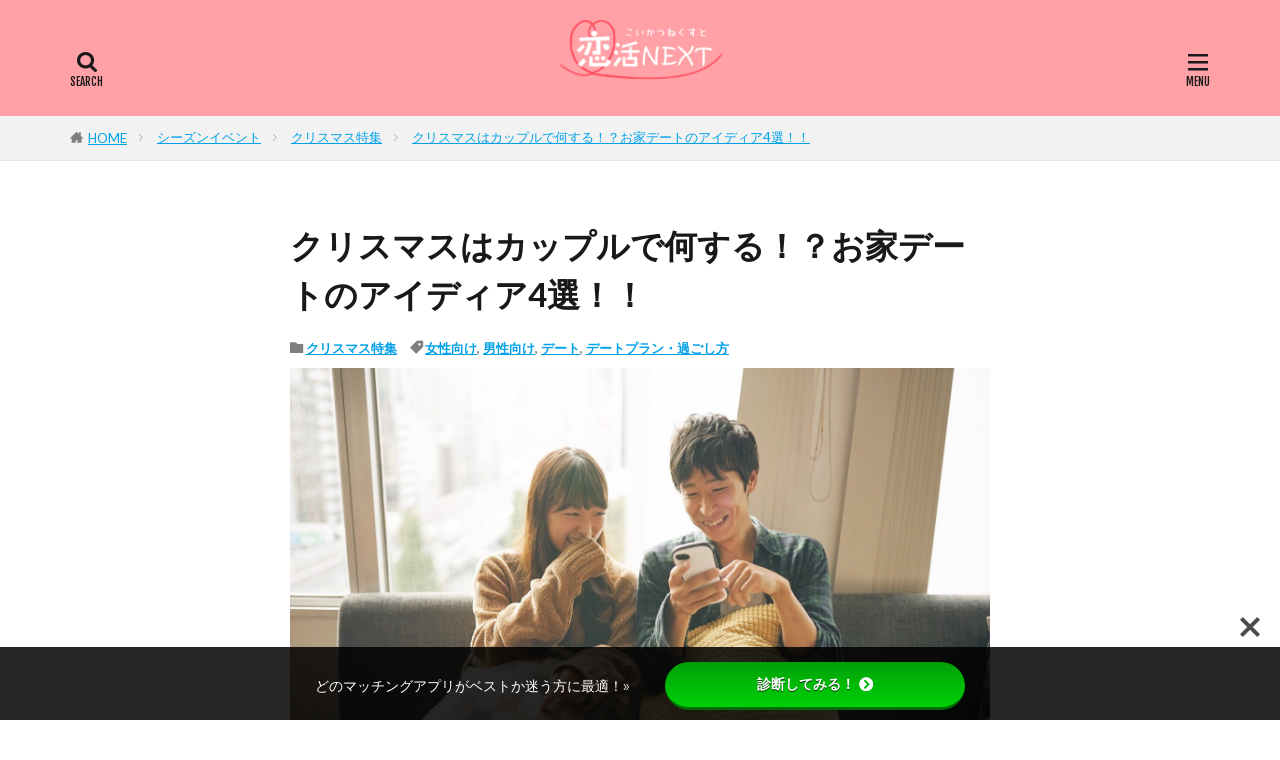

--- FILE ---
content_type: text/html; charset=utf-8
request_url: https://www.google.com/recaptcha/api2/aframe
body_size: 269
content:
<!DOCTYPE HTML><html><head><meta http-equiv="content-type" content="text/html; charset=UTF-8"></head><body><script nonce="G4R6Yc3Rn4UUK9qOq7z1_g">/** Anti-fraud and anti-abuse applications only. See google.com/recaptcha */ try{var clients={'sodar':'https://pagead2.googlesyndication.com/pagead/sodar?'};window.addEventListener("message",function(a){try{if(a.source===window.parent){var b=JSON.parse(a.data);var c=clients[b['id']];if(c){var d=document.createElement('img');d.src=c+b['params']+'&rc='+(localStorage.getItem("rc::a")?sessionStorage.getItem("rc::b"):"");window.document.body.appendChild(d);sessionStorage.setItem("rc::e",parseInt(sessionStorage.getItem("rc::e")||0)+1);localStorage.setItem("rc::h",'1768526317518');}}}catch(b){}});window.parent.postMessage("_grecaptcha_ready", "*");}catch(b){}</script></body></html>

##########

> _WHAT NEEDS TO BE DONE_
Set down every entry above exactly as written, but skip the pictures.

> _TASK ANSWER_
--- FILE ---
content_type: text/html; charset=utf-8
request_url: https://www.google.com/recaptcha/api2/aframe
body_size: 269
content:
<!DOCTYPE HTML><html><head><meta http-equiv="content-type" content="text/html; charset=UTF-8"></head><body><script nonce="G4R6Yc3Rn4UUK9qOq7z1_g">/** Anti-fraud and anti-abuse applications only. See google.com/recaptcha */ try{var clients={'sodar':'https://pagead2.googlesyndication.com/pagead/sodar?'};window.addEventListener("message",function(a){try{if(a.source===window.parent){var b=JSON.parse(a.data);var c=clients[b['id']];if(c){var d=document.createElement('img');d.src=c+b['params']+'&rc='+(localStorage.getItem("rc::a")?sessionStorage.getItem("rc::b"):"");window.document.body.appendChild(d);sessionStorage.setItem("rc::e",parseInt(sessionStorage.getItem("rc::e")||0)+1);localStorage.setItem("rc::h",'1768526317518');}}}catch(b){}});window.parent.postMessage("_grecaptcha_ready", "*");}catch(b){}</script></body></html>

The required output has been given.